What a mechanical approach to language. Is this the new normal–to write and say anything you want, as long as you use the “activating hypen” when the occasion calls for it? To Norris, “it is refreshing to see that readers have evolved along with the magazine.” To me, it is depressing, and for reasons Norris herself brings up when she documents the experience of editing a profanity-heavy essay:
I was so disoriented that I stetted a big…mistake at the end. What was the point of making a fuss over a “than” for a “then” in a piece so full of profanity?

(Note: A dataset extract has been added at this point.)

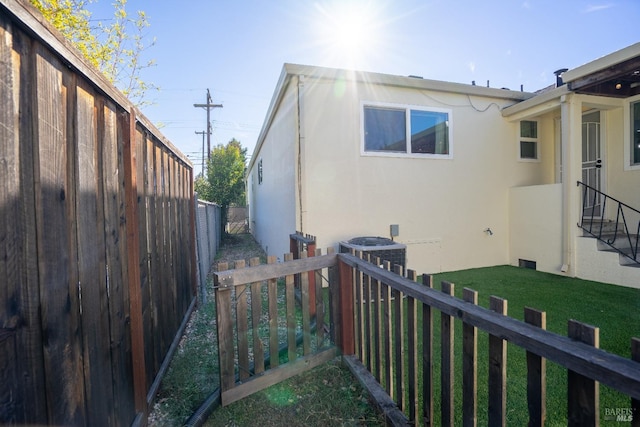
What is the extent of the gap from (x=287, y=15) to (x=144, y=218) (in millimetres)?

Exactly. When your standards of language deteriorate, what’s the limit–what’s the point–of trying to be proper at all, whether it is in matters of grammar or matters of taste and decorum? Lena Dunham belongs on HBO and on Twitter, where these matters are more lax. But in the pages of The New Yorker? I don’t think so. But then again, maybe I need to “Get on the goddam [expletive]ing bus.”
Not that I’m promoting this, but for pure historical interest, here is a “compendium of New Yorker firsts in vulgarity.”






The Manolo gave up on the New Yorker many years ago, after he realized that he could no longer read the pensées of the Hendrik Hertzberg with any equanimity.
Totally agreed! Also, her piece in the New Yorker was so shallow and I was shocked to see it in New Yorker!